Echo Problem

Hi and thanks for helping me here. I cannot figure out a method to eliminate an echo which is created when I record. Here are the details.

I am running Windows 7 on a Dell Vostro 3450 laptop. I am recording audio as it plays from lecture videos on the internet, various sites. On my older laptop and with an older version of Audacity, I was always able to figure difficulties out. But now I cannot. I am using Audacity 2.0.3, downloaded via the .exe file. Basically I just use a cable to connect the headphone jack to the microphone jack, both 3.5 mm. In the past, I would fool around with settings, monitor the input, and successfully record.

I have read every relevant page in the manual, searched all through the forum, and read all the FAQs. I have tried every possible combination of settings, including playing with the sound function on my laptop. I think the problem is that I really don’t understand what any of this stuff is really for, I just try suggestions that I see.

Bottom line, can anyone please help me to get my settings correct? I am not recording from Skype or YouTube or any site that has some sort of protection involved. Just simple, academic lectures. The noise I get is an echo, where a I hear things twice, just a second or so apart. I did try fooling with the stereo settings, but no luck so far.

Thanks so much for any advice.

You may be reading too much. I think you installed both the regular, high quality method, and the desperation method. The two methods run at slightly different speeds in the computer and that gives you the echo.

I would not be using that cable between Headphone-Out and Mic-In. Those two are not directly compatible with each other. That’s the desperation method. When you can’t get anything else to work and it doesn’t matter if it sounds very good or not.

The 10,000 foot view is to tell Audacity to record from a “device” called Stereo-Mix. It’s not really a “device” that you can taste, touch or throw at the cat. It’s a software device. A program that acts like a piece of hardware. Stereo-Mix’s job is to make all the sounds on the computer available for recording. You tell Audacity to record from Stereo-Mix and then anything you do on the computer, including internet shows, becomes part of the recording.

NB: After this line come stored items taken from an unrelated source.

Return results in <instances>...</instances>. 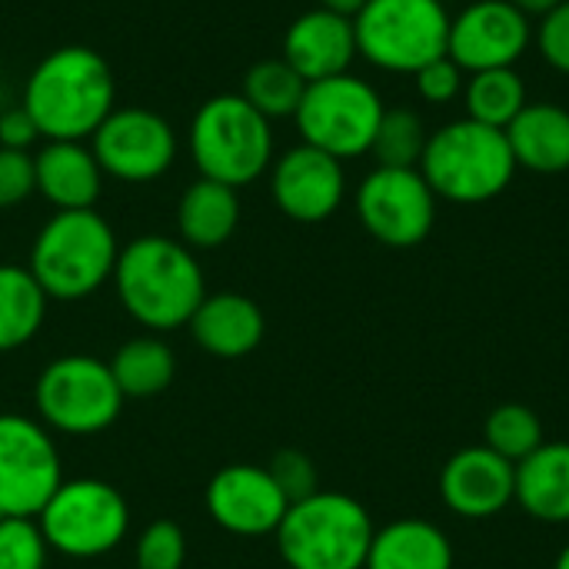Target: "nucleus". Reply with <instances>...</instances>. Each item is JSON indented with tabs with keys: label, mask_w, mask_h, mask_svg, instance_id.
<instances>
[{
	"label": "nucleus",
	"mask_w": 569,
	"mask_h": 569,
	"mask_svg": "<svg viewBox=\"0 0 569 569\" xmlns=\"http://www.w3.org/2000/svg\"><path fill=\"white\" fill-rule=\"evenodd\" d=\"M383 110L387 103L380 90L370 80L347 70V73L307 83L303 100L293 113V123H297L300 143H310L347 163V160L370 153Z\"/></svg>",
	"instance_id": "6e6552de"
},
{
	"label": "nucleus",
	"mask_w": 569,
	"mask_h": 569,
	"mask_svg": "<svg viewBox=\"0 0 569 569\" xmlns=\"http://www.w3.org/2000/svg\"><path fill=\"white\" fill-rule=\"evenodd\" d=\"M510 3H513L517 10H523V13L533 20V17H547V13H550L553 7H560L563 0H510Z\"/></svg>",
	"instance_id": "4c0bfd02"
},
{
	"label": "nucleus",
	"mask_w": 569,
	"mask_h": 569,
	"mask_svg": "<svg viewBox=\"0 0 569 569\" xmlns=\"http://www.w3.org/2000/svg\"><path fill=\"white\" fill-rule=\"evenodd\" d=\"M363 569H453V543L437 523L403 517L373 530Z\"/></svg>",
	"instance_id": "b1692460"
},
{
	"label": "nucleus",
	"mask_w": 569,
	"mask_h": 569,
	"mask_svg": "<svg viewBox=\"0 0 569 569\" xmlns=\"http://www.w3.org/2000/svg\"><path fill=\"white\" fill-rule=\"evenodd\" d=\"M267 173H270V197L277 210L297 223H323L343 207L347 197L343 160L310 143H297L277 153Z\"/></svg>",
	"instance_id": "2eb2a0df"
},
{
	"label": "nucleus",
	"mask_w": 569,
	"mask_h": 569,
	"mask_svg": "<svg viewBox=\"0 0 569 569\" xmlns=\"http://www.w3.org/2000/svg\"><path fill=\"white\" fill-rule=\"evenodd\" d=\"M47 547L70 560H97L113 553L130 530V507L107 480H63L37 513Z\"/></svg>",
	"instance_id": "1a4fd4ad"
},
{
	"label": "nucleus",
	"mask_w": 569,
	"mask_h": 569,
	"mask_svg": "<svg viewBox=\"0 0 569 569\" xmlns=\"http://www.w3.org/2000/svg\"><path fill=\"white\" fill-rule=\"evenodd\" d=\"M137 569H183L187 533L173 520H153L137 537Z\"/></svg>",
	"instance_id": "2f4dec72"
},
{
	"label": "nucleus",
	"mask_w": 569,
	"mask_h": 569,
	"mask_svg": "<svg viewBox=\"0 0 569 569\" xmlns=\"http://www.w3.org/2000/svg\"><path fill=\"white\" fill-rule=\"evenodd\" d=\"M427 140H430V130L417 110L387 107L370 153H373L377 167H420Z\"/></svg>",
	"instance_id": "c756f323"
},
{
	"label": "nucleus",
	"mask_w": 569,
	"mask_h": 569,
	"mask_svg": "<svg viewBox=\"0 0 569 569\" xmlns=\"http://www.w3.org/2000/svg\"><path fill=\"white\" fill-rule=\"evenodd\" d=\"M543 443H547L543 420L527 403H500L483 420V447H490L493 453H500L513 467L523 463Z\"/></svg>",
	"instance_id": "c85d7f7f"
},
{
	"label": "nucleus",
	"mask_w": 569,
	"mask_h": 569,
	"mask_svg": "<svg viewBox=\"0 0 569 569\" xmlns=\"http://www.w3.org/2000/svg\"><path fill=\"white\" fill-rule=\"evenodd\" d=\"M110 280L127 317L153 333L187 327L207 297L197 253L177 237L160 233H143L123 243Z\"/></svg>",
	"instance_id": "f03ea898"
},
{
	"label": "nucleus",
	"mask_w": 569,
	"mask_h": 569,
	"mask_svg": "<svg viewBox=\"0 0 569 569\" xmlns=\"http://www.w3.org/2000/svg\"><path fill=\"white\" fill-rule=\"evenodd\" d=\"M117 233L97 210H53L30 247V273L50 300L97 293L117 267Z\"/></svg>",
	"instance_id": "39448f33"
},
{
	"label": "nucleus",
	"mask_w": 569,
	"mask_h": 569,
	"mask_svg": "<svg viewBox=\"0 0 569 569\" xmlns=\"http://www.w3.org/2000/svg\"><path fill=\"white\" fill-rule=\"evenodd\" d=\"M240 227V193L197 177L177 200V240L190 250H217Z\"/></svg>",
	"instance_id": "5701e85b"
},
{
	"label": "nucleus",
	"mask_w": 569,
	"mask_h": 569,
	"mask_svg": "<svg viewBox=\"0 0 569 569\" xmlns=\"http://www.w3.org/2000/svg\"><path fill=\"white\" fill-rule=\"evenodd\" d=\"M363 230L393 250L423 243L437 223V193L417 167H373L353 197Z\"/></svg>",
	"instance_id": "9b49d317"
},
{
	"label": "nucleus",
	"mask_w": 569,
	"mask_h": 569,
	"mask_svg": "<svg viewBox=\"0 0 569 569\" xmlns=\"http://www.w3.org/2000/svg\"><path fill=\"white\" fill-rule=\"evenodd\" d=\"M110 373H113L123 400H150L173 383L177 360H173V350L160 337L147 333V337L127 340L110 357Z\"/></svg>",
	"instance_id": "a878e982"
},
{
	"label": "nucleus",
	"mask_w": 569,
	"mask_h": 569,
	"mask_svg": "<svg viewBox=\"0 0 569 569\" xmlns=\"http://www.w3.org/2000/svg\"><path fill=\"white\" fill-rule=\"evenodd\" d=\"M37 140H40V133H37L30 113L20 103L0 113V147H7V150H30Z\"/></svg>",
	"instance_id": "e433bc0d"
},
{
	"label": "nucleus",
	"mask_w": 569,
	"mask_h": 569,
	"mask_svg": "<svg viewBox=\"0 0 569 569\" xmlns=\"http://www.w3.org/2000/svg\"><path fill=\"white\" fill-rule=\"evenodd\" d=\"M187 147L200 177L233 190L257 183L277 157L273 123L240 93L207 97L190 117Z\"/></svg>",
	"instance_id": "20e7f679"
},
{
	"label": "nucleus",
	"mask_w": 569,
	"mask_h": 569,
	"mask_svg": "<svg viewBox=\"0 0 569 569\" xmlns=\"http://www.w3.org/2000/svg\"><path fill=\"white\" fill-rule=\"evenodd\" d=\"M553 569H569V543L560 550V557H557V563H553Z\"/></svg>",
	"instance_id": "ea45409f"
},
{
	"label": "nucleus",
	"mask_w": 569,
	"mask_h": 569,
	"mask_svg": "<svg viewBox=\"0 0 569 569\" xmlns=\"http://www.w3.org/2000/svg\"><path fill=\"white\" fill-rule=\"evenodd\" d=\"M533 43V20L510 0H473L450 17L447 57L467 73L517 67Z\"/></svg>",
	"instance_id": "4468645a"
},
{
	"label": "nucleus",
	"mask_w": 569,
	"mask_h": 569,
	"mask_svg": "<svg viewBox=\"0 0 569 569\" xmlns=\"http://www.w3.org/2000/svg\"><path fill=\"white\" fill-rule=\"evenodd\" d=\"M47 540L30 517H0V569H47Z\"/></svg>",
	"instance_id": "7c9ffc66"
},
{
	"label": "nucleus",
	"mask_w": 569,
	"mask_h": 569,
	"mask_svg": "<svg viewBox=\"0 0 569 569\" xmlns=\"http://www.w3.org/2000/svg\"><path fill=\"white\" fill-rule=\"evenodd\" d=\"M513 503L537 523H569V443L547 440L523 463H517Z\"/></svg>",
	"instance_id": "4be33fe9"
},
{
	"label": "nucleus",
	"mask_w": 569,
	"mask_h": 569,
	"mask_svg": "<svg viewBox=\"0 0 569 569\" xmlns=\"http://www.w3.org/2000/svg\"><path fill=\"white\" fill-rule=\"evenodd\" d=\"M413 83H417V93H420L423 103H430V107H447V103H453V100L463 97L467 70H463L457 60H450V57L443 53V57L423 63V67L413 73Z\"/></svg>",
	"instance_id": "473e14b6"
},
{
	"label": "nucleus",
	"mask_w": 569,
	"mask_h": 569,
	"mask_svg": "<svg viewBox=\"0 0 569 569\" xmlns=\"http://www.w3.org/2000/svg\"><path fill=\"white\" fill-rule=\"evenodd\" d=\"M63 483L60 450L40 420L0 413V517H30Z\"/></svg>",
	"instance_id": "ddd939ff"
},
{
	"label": "nucleus",
	"mask_w": 569,
	"mask_h": 569,
	"mask_svg": "<svg viewBox=\"0 0 569 569\" xmlns=\"http://www.w3.org/2000/svg\"><path fill=\"white\" fill-rule=\"evenodd\" d=\"M450 10L443 0H367L353 17L357 53L387 73H417L447 53Z\"/></svg>",
	"instance_id": "0eeeda50"
},
{
	"label": "nucleus",
	"mask_w": 569,
	"mask_h": 569,
	"mask_svg": "<svg viewBox=\"0 0 569 569\" xmlns=\"http://www.w3.org/2000/svg\"><path fill=\"white\" fill-rule=\"evenodd\" d=\"M37 193L53 210H93L103 170L87 140H43L33 153Z\"/></svg>",
	"instance_id": "6ab92c4d"
},
{
	"label": "nucleus",
	"mask_w": 569,
	"mask_h": 569,
	"mask_svg": "<svg viewBox=\"0 0 569 569\" xmlns=\"http://www.w3.org/2000/svg\"><path fill=\"white\" fill-rule=\"evenodd\" d=\"M267 470H270L273 483L283 490V497L290 503H300V500H307V497H313L320 490L317 467H313V460L303 450H280V453H273Z\"/></svg>",
	"instance_id": "72a5a7b5"
},
{
	"label": "nucleus",
	"mask_w": 569,
	"mask_h": 569,
	"mask_svg": "<svg viewBox=\"0 0 569 569\" xmlns=\"http://www.w3.org/2000/svg\"><path fill=\"white\" fill-rule=\"evenodd\" d=\"M87 143L103 177L120 183H153L180 153L173 123L150 107H113Z\"/></svg>",
	"instance_id": "f8f14e48"
},
{
	"label": "nucleus",
	"mask_w": 569,
	"mask_h": 569,
	"mask_svg": "<svg viewBox=\"0 0 569 569\" xmlns=\"http://www.w3.org/2000/svg\"><path fill=\"white\" fill-rule=\"evenodd\" d=\"M460 100H463L470 120L497 127V130H507L517 120V113L530 103L527 83L517 73V67L467 73V87H463Z\"/></svg>",
	"instance_id": "bb28decb"
},
{
	"label": "nucleus",
	"mask_w": 569,
	"mask_h": 569,
	"mask_svg": "<svg viewBox=\"0 0 569 569\" xmlns=\"http://www.w3.org/2000/svg\"><path fill=\"white\" fill-rule=\"evenodd\" d=\"M533 43L550 70L569 77V0L540 17V23L533 27Z\"/></svg>",
	"instance_id": "c9c22d12"
},
{
	"label": "nucleus",
	"mask_w": 569,
	"mask_h": 569,
	"mask_svg": "<svg viewBox=\"0 0 569 569\" xmlns=\"http://www.w3.org/2000/svg\"><path fill=\"white\" fill-rule=\"evenodd\" d=\"M33 403L47 430L67 437H93L113 427L123 410V393L107 360L90 353H67L40 370Z\"/></svg>",
	"instance_id": "9d476101"
},
{
	"label": "nucleus",
	"mask_w": 569,
	"mask_h": 569,
	"mask_svg": "<svg viewBox=\"0 0 569 569\" xmlns=\"http://www.w3.org/2000/svg\"><path fill=\"white\" fill-rule=\"evenodd\" d=\"M303 90H307V80L283 57H267V60H257L243 73L240 97L273 123V120H287V117L293 120V113L303 100Z\"/></svg>",
	"instance_id": "cd10ccee"
},
{
	"label": "nucleus",
	"mask_w": 569,
	"mask_h": 569,
	"mask_svg": "<svg viewBox=\"0 0 569 569\" xmlns=\"http://www.w3.org/2000/svg\"><path fill=\"white\" fill-rule=\"evenodd\" d=\"M33 193H37L33 153L30 150H7V147H0V213L27 203Z\"/></svg>",
	"instance_id": "f704fd0d"
},
{
	"label": "nucleus",
	"mask_w": 569,
	"mask_h": 569,
	"mask_svg": "<svg viewBox=\"0 0 569 569\" xmlns=\"http://www.w3.org/2000/svg\"><path fill=\"white\" fill-rule=\"evenodd\" d=\"M187 327H190L197 347L217 360L250 357L267 333L263 310L250 297L233 293V290L207 293Z\"/></svg>",
	"instance_id": "aec40b11"
},
{
	"label": "nucleus",
	"mask_w": 569,
	"mask_h": 569,
	"mask_svg": "<svg viewBox=\"0 0 569 569\" xmlns=\"http://www.w3.org/2000/svg\"><path fill=\"white\" fill-rule=\"evenodd\" d=\"M20 107L40 140H90L117 107V80L100 50L67 43L30 70Z\"/></svg>",
	"instance_id": "f257e3e1"
},
{
	"label": "nucleus",
	"mask_w": 569,
	"mask_h": 569,
	"mask_svg": "<svg viewBox=\"0 0 569 569\" xmlns=\"http://www.w3.org/2000/svg\"><path fill=\"white\" fill-rule=\"evenodd\" d=\"M363 3H367V0H317V7L333 10V13H343V17H357V10H360Z\"/></svg>",
	"instance_id": "58836bf2"
},
{
	"label": "nucleus",
	"mask_w": 569,
	"mask_h": 569,
	"mask_svg": "<svg viewBox=\"0 0 569 569\" xmlns=\"http://www.w3.org/2000/svg\"><path fill=\"white\" fill-rule=\"evenodd\" d=\"M280 57L307 80H327L337 73H347L353 67L357 53V33L353 17L313 7L303 10L283 33Z\"/></svg>",
	"instance_id": "a211bd4d"
},
{
	"label": "nucleus",
	"mask_w": 569,
	"mask_h": 569,
	"mask_svg": "<svg viewBox=\"0 0 569 569\" xmlns=\"http://www.w3.org/2000/svg\"><path fill=\"white\" fill-rule=\"evenodd\" d=\"M277 550L287 569H363L373 520L367 507L337 490L290 503L277 527Z\"/></svg>",
	"instance_id": "423d86ee"
},
{
	"label": "nucleus",
	"mask_w": 569,
	"mask_h": 569,
	"mask_svg": "<svg viewBox=\"0 0 569 569\" xmlns=\"http://www.w3.org/2000/svg\"><path fill=\"white\" fill-rule=\"evenodd\" d=\"M517 467L490 447L457 450L440 470V500L463 520H490L513 503Z\"/></svg>",
	"instance_id": "f3484780"
},
{
	"label": "nucleus",
	"mask_w": 569,
	"mask_h": 569,
	"mask_svg": "<svg viewBox=\"0 0 569 569\" xmlns=\"http://www.w3.org/2000/svg\"><path fill=\"white\" fill-rule=\"evenodd\" d=\"M210 520L233 537H270L290 510L267 467L230 463L213 473L203 493Z\"/></svg>",
	"instance_id": "dca6fc26"
},
{
	"label": "nucleus",
	"mask_w": 569,
	"mask_h": 569,
	"mask_svg": "<svg viewBox=\"0 0 569 569\" xmlns=\"http://www.w3.org/2000/svg\"><path fill=\"white\" fill-rule=\"evenodd\" d=\"M503 133L517 167L543 177L569 170V110L563 103L530 100Z\"/></svg>",
	"instance_id": "412c9836"
},
{
	"label": "nucleus",
	"mask_w": 569,
	"mask_h": 569,
	"mask_svg": "<svg viewBox=\"0 0 569 569\" xmlns=\"http://www.w3.org/2000/svg\"><path fill=\"white\" fill-rule=\"evenodd\" d=\"M417 170L423 173L437 200L477 207L497 200L513 183L520 167L503 130L460 117L443 123L440 130H430Z\"/></svg>",
	"instance_id": "7ed1b4c3"
},
{
	"label": "nucleus",
	"mask_w": 569,
	"mask_h": 569,
	"mask_svg": "<svg viewBox=\"0 0 569 569\" xmlns=\"http://www.w3.org/2000/svg\"><path fill=\"white\" fill-rule=\"evenodd\" d=\"M50 297L20 263H0V353L27 347L47 317Z\"/></svg>",
	"instance_id": "393cba45"
}]
</instances>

That was the good news. I’m not one of the Windows elves. They’re all off trying to bring out the next Audacity version, so I can’t take you step by step through the system. The best I can do is point you to the wiki we wrote on how to do this.

About a third of the way down, there is a branch which talks specifically about Windows. Win7 likes to hide things it doesn’t think you need, so it can be interesting to set up recordings like this.

Two Important Notes:

– Your service may not be called Stereo-Mix. It may have another name.

– You may not have this service at all. Some computers don’t, but since you have an overabundance of sounds, I don’t think you’re going to have that problem.


Thank you for the suggestion, and I will most definitely look into it and see if I can find a way to make it work. Just for the record, I never really intended for the cable to be a desperate move. I found the idea years ago while first learning to use Audacity, and it has been perfect for me. The quality has been good, and I can record all day without having to listen to what I am recording. Apparently this method is not the best, but I actually did not know this until now. Here’s hoping the thread you pointed me to has the answer.

If your older computer had three connections like this…

Then yes, it’s perfectly valid to plug the Green connector into the Blue one and get self-recording that way. Those two are both high level stereo, one in and the other out.

Not so the pink one. The pink one is designed to do this…

…or this which is more to the point…

Newer computers are corporate communications devices, so you can conference-call Skype back to the home office in London. The pink connector is for the special computer microphone and the black one is for the headphone. The two sound levels are very different and you can damage the system by crossing them.


Thanks for this Koz. No, I had just two jacks, the same as I do now. So for an update - when I clicked the link you originally posted for me, it took me to a page I have read many times. I have also followed all the links it presents. However, I saw something I somehow overlooked all of these times, which is the need to uncheck the ability to hear play-through as it causes an echo. I did this and it worked! So thank you for redirecting me back to the page with my answer.

Right now I have my computer set to use stereo mix, and I have to use the mic-in setting for audacity because line-in, which I used to use, somehow undoes the stereo mix on my computer. The rest does not seem to matter, though I have not tried all combinations yet as I am just happy to have one solution. I will continue to see if I can manage it without a cable, though nothing I have read has helped me thus far. Having said that, I am still open if anyone has suggestions on how to do this better. I would prefer to upgrade my method if possible.

Thanks again for the feedback. Oh an by the way Koz, I was able to see your website from your links. Looks like you are quite the technical wizard, very impressive.

Thanks. I’ve just been doing it for a long time. It looks more impressive if it’s not organized very well.

There’s three hero ones:

One various tech stuff:

One Audacity and sound related:

And this one that I live in called Handy Web Sites. I have to be able to navigate quickly no matter which computer I use including Not Mine, so I found it handy to collect all my Frequently Visited Places as my own web page. I don’t know how many other people visit it, but I wear it out.

My joke is I can tell when I visited a computer before because because this site is link is still up in the navigation bar. It’s gold if you’re trying to do this on a cellphone or iPad.